* Document excerpt
Money as Mutual Trust
Money, Harari argues, is the most successful story humans ever told. It works because everyone agrees it works. His analysis of how abstract financial systems emerged from cowrie shells and Mesopotamian barley is one of the clearest explanations of economic history in popular non-fiction.
The Admission of Ignorance
Harari frames the Scientific Revolution as the moment humans admitted we didn't know most of what mattered. That admission — "I don't know" — was the prerequisite for actually investigating the world. It's a small point with huge implications, and it's where Sapiens quietly becomes a philosophy book.

Books Like Sapiens

Want to go deeper, argue back, or get the version with more footnotes? Our full guide pairs Sapiens with complementary reads.

Same author
Homo Deus by Yuval Noah Harari
The sequel. Harari's speculative history of tomorrow. Picks up where Sapiens leaves off and pushes into bioengineering, AI, and post-human futures.

* Directions
A: In the Sapiens reading guide, what does Harari call money?
B: Pick up the Sapiens reading guide above after its final sentence and continue it in the same style.

* Data
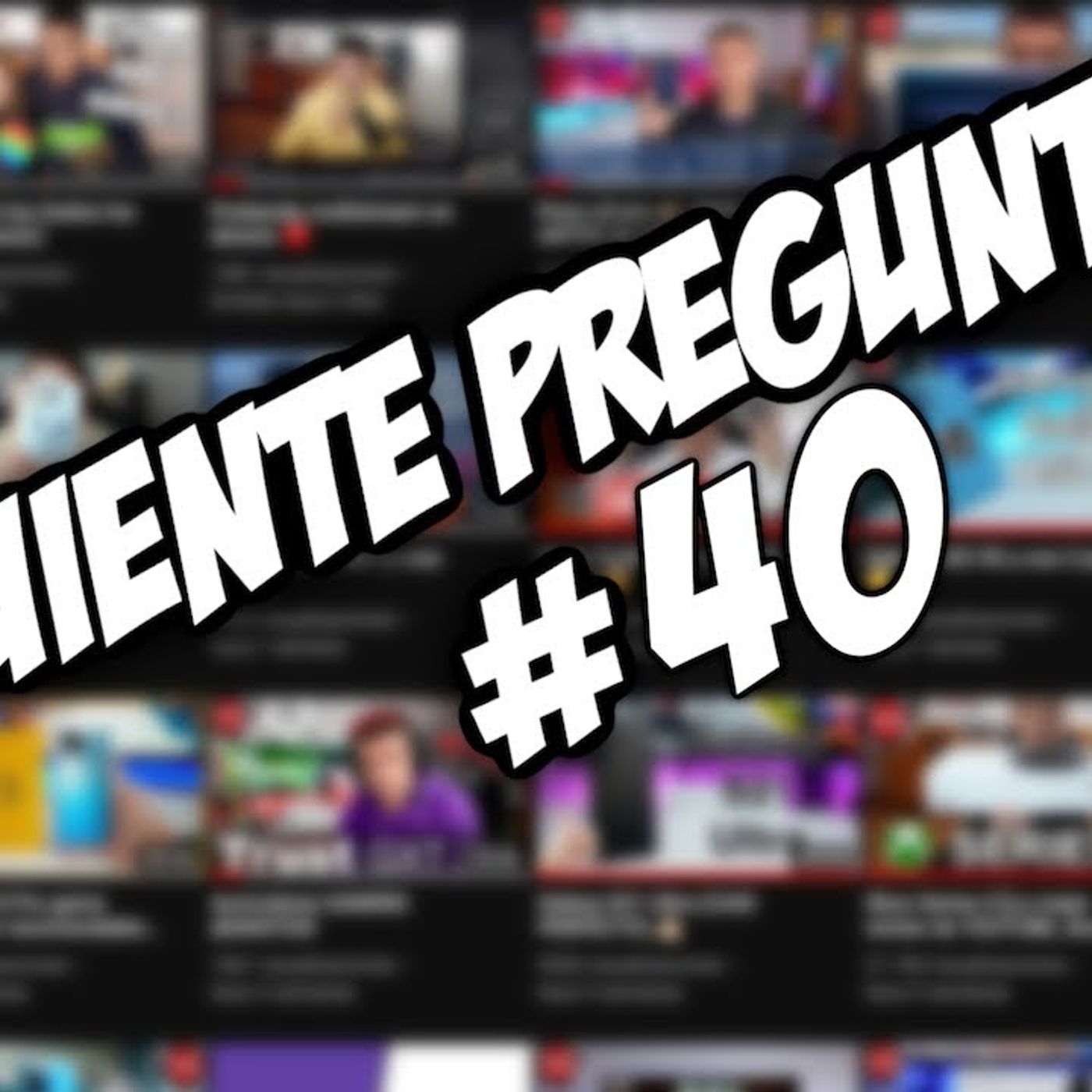 Siguiente pregunta #40 audio de YouTube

* Exercise results
A: The most successful story humans ever told.

B:
Same scope, rigorous
Guns, Germs, and Steel by Jared Diamond
The godfather of popular big-history. Diamond argues geography, not culture, explains why some societies dominated others. More academically footnoted than Sapiens.
The counterpoint
The Dawn of Everything by David Graeber & David Wengrow
The book that essentially exists to argue with Sapiens. Graeber and Wengrow dismantle the "agricultural trap" narrative and propose a much messier, more interesting prehistory.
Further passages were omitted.